# New coop layout



## Maryellen (Jan 21, 2015)

New 6x10 coop with feed room and porch staked and string set..
Now to finish collecting wood to eventually begin construction.

And Casey and the chickens checking out the new soon to be coop


----------



## seminole wind (Aug 22, 2015)

I guess your chickens are "sizing" it up!


----------



## Maryellen (Jan 21, 2015)

Progress


----------



## MikeA_15 (Feb 21, 2016)

Good job! Those will be some happy chickens.


----------



## chickenqueen (Jan 9, 2016)

Very fancy!Love the chickens and dogs hanging out.


----------



## Maryellen (Jan 21, 2015)

This morning's shot. The entire coop should be finished this week hopefully . Then bill can work on the pen aeea, it's going to be an L shape


----------



## seminole wind (Aug 22, 2015)

That is awesome! Is that a black Ameraucana in one pic? 

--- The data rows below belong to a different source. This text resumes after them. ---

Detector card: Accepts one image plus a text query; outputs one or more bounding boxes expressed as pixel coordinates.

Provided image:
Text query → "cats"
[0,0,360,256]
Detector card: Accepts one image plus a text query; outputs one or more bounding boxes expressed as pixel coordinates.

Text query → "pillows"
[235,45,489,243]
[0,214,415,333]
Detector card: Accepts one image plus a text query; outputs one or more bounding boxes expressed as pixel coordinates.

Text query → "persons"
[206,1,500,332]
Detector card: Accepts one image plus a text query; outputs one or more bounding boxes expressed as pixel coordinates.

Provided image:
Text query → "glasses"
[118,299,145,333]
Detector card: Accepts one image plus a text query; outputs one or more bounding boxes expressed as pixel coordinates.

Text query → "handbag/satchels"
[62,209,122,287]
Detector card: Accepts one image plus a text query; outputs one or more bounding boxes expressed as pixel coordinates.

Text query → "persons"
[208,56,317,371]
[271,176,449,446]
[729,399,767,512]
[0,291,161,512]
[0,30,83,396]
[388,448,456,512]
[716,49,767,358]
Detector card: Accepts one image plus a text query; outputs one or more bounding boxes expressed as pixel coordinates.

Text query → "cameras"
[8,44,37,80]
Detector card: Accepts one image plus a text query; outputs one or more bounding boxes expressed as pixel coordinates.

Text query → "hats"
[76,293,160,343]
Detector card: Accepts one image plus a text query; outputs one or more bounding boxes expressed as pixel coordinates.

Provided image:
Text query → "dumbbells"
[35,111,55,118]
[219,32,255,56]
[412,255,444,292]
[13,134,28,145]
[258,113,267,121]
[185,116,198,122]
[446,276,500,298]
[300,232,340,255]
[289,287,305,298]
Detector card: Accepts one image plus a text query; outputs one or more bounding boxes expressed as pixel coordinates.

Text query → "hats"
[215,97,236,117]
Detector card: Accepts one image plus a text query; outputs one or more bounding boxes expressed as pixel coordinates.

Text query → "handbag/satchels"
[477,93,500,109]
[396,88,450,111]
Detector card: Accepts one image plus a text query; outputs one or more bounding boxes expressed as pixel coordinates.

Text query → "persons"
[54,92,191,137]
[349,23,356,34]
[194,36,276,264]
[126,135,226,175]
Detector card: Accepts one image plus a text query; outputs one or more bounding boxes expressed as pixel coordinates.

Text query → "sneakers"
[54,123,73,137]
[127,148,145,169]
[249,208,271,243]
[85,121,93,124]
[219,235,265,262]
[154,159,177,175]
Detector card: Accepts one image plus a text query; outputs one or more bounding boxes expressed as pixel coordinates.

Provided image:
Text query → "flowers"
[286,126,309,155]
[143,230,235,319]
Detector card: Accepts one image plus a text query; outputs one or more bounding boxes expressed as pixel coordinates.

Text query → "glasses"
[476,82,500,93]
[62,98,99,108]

Does anyone always feel like they have this plan for their coop and pens and back yard décor that never gets done?


----------



## MikeA_15 (Feb 21, 2016)

I repainted my coop 2 years ago with Zinnser primer & Behr paint and it still looks new. I would build another just because I like to, but these days it comes down to money. Lots of folks are making half of what they did 20 years ago thanks to the crooks in DC, while working people are making it paycheck to paycheck.


----------



## robin416 (Sep 8, 2013)

I knew it. I've asked her more than once about stopping at some point. Maryellen is the perfect example of what chickens can do to you.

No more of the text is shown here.